In an alternative embodiment of the present invention,
Based on the energy consumption predicted value, combining the lighting equipment characteristic information in the scene knowledge graph, generating the green intelligent lighting regulation strategy by using the intelligent decision algorithm comprises the following steps:
extracting characteristics and relation information of lighting equipment in a scene knowledge graph to form a decision support knowledge base, and constructing an initial decision model of multi-objective optimization based on the decision support knowledge base and an obtained energy consumption predicted value, wherein an objective function comprises energy consumption minimization, user comfort maximization and equipment service life maximization;
Designing an intelligent optimization algorithm based on reinforcement learning, taking historical energy consumption data, real-time environment parameters and user demand data as state input, taking lighting control parameters as action output, solving the initial decision model to generate an initial regulation strategy, simultaneously developing a simulation platform of a virtual model of a lighting system, inputting the initial regulation strategy into the simulation platform, performing first-round simulation, and generating a first-round simulation result data set;
The method comprises the steps of designing a multi-dimensional evaluation index system, comprehensively evaluating a first round of simulation result data set to obtain a first round of evaluation result, optimizing an initial decision model by using a self-adaptive parameter adjustment algorithm based on the first round of evaluation result to generate an optimized decision model, applying the optimized decision model to a simulation platform, performing multi-round iterative simulation, performing strategy evaluation based on evaluation indexes after each round of simulation, and correspondingly adjusting the optimized decision model until a preset termination condition is met to obtain a final decision model and a corresponding green intelligent lighting regulation strategy.

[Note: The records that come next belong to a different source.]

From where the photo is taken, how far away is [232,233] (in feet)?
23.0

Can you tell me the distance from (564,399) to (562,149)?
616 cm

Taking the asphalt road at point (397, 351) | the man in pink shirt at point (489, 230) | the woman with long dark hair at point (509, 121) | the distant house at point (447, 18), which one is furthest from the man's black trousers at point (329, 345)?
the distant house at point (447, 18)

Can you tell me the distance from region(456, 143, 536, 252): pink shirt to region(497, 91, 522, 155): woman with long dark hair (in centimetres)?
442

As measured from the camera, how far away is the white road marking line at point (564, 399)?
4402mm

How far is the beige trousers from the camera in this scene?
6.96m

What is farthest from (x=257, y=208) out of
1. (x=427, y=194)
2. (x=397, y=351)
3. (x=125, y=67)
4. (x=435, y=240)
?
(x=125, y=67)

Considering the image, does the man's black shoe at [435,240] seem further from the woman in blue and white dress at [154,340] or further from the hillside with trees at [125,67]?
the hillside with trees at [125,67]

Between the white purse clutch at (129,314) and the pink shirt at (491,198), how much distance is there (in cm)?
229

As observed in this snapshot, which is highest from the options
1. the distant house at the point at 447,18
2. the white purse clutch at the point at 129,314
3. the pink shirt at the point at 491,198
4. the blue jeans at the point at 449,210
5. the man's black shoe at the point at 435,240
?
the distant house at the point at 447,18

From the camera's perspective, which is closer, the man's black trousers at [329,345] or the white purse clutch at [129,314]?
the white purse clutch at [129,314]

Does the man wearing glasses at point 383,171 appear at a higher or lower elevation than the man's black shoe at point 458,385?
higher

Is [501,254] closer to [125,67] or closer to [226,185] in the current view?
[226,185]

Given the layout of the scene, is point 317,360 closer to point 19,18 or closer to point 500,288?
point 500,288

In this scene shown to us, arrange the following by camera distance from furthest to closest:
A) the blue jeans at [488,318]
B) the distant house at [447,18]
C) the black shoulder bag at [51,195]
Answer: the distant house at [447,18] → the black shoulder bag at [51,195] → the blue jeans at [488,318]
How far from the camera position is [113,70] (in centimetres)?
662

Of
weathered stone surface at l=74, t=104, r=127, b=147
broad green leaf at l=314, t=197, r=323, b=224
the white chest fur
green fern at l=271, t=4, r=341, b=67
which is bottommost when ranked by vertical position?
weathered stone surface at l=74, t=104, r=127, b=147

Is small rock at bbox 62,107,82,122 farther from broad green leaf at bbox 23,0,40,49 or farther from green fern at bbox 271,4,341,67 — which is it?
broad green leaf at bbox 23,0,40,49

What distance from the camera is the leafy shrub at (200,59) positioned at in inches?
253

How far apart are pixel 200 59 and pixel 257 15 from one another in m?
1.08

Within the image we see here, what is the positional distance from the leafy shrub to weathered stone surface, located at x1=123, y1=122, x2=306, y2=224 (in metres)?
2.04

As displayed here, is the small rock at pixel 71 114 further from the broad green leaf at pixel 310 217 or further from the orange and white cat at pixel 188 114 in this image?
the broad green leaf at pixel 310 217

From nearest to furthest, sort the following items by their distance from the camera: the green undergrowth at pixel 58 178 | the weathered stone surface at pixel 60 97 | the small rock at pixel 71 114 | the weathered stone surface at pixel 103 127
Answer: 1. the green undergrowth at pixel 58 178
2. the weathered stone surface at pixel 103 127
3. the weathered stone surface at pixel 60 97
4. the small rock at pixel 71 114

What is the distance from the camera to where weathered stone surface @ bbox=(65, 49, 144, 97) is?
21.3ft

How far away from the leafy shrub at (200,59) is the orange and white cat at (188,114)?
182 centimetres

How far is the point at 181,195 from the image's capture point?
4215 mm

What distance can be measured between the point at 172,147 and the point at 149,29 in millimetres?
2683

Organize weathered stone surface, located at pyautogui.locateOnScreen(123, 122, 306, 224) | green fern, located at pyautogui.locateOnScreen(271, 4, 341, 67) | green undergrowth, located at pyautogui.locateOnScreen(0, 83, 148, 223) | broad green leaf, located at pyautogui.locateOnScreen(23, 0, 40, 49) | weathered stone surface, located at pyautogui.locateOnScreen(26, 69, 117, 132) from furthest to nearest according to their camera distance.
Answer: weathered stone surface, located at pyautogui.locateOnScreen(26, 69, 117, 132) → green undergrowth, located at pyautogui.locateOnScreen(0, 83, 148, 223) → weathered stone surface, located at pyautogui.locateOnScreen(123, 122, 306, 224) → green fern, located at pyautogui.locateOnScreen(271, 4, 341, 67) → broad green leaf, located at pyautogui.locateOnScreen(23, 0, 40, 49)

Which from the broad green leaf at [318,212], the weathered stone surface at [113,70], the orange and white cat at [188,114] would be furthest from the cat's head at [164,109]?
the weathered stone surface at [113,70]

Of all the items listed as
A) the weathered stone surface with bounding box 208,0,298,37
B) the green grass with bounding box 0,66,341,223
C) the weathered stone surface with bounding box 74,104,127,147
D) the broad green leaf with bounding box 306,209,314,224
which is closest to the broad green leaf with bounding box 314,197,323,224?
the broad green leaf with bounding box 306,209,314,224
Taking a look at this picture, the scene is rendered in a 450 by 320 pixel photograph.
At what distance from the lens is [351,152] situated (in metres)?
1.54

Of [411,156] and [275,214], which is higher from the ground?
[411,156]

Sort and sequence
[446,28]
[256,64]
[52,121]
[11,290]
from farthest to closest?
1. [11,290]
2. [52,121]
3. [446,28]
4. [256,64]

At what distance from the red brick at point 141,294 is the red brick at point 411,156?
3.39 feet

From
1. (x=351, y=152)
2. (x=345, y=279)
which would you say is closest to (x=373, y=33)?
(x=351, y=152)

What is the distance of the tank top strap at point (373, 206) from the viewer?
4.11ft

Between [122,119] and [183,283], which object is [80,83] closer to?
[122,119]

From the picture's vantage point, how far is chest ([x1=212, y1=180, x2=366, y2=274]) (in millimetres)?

Illustratively, a perfect decision support knowledge base needs to be established first. And (3) constructing a semantic association network of the scene lighting equipment by adopting a knowledge graph technology to form a structured and machine-understandable knowledge representation. Specifically, attribute characteristics of the lighting equipment, such as model, power, luminous flux, color temperature, color rendering index and the like, and relationship information, such as topological connection, control logic and the like, among the equipment are obtained from heterogeneous data sources, such as equipment parameters, spatial layout, use instructions and the like, through modes of manual labeling, automatic extraction and the like. And defining core concepts, attributes and relations in the lighting field by using an ontology modeling method, and constructing an ontology model of the scene knowledge graph. And then, mapping the extracted equipment characteristics and the relation information into an ontology model to form an instantiated knowledge graph.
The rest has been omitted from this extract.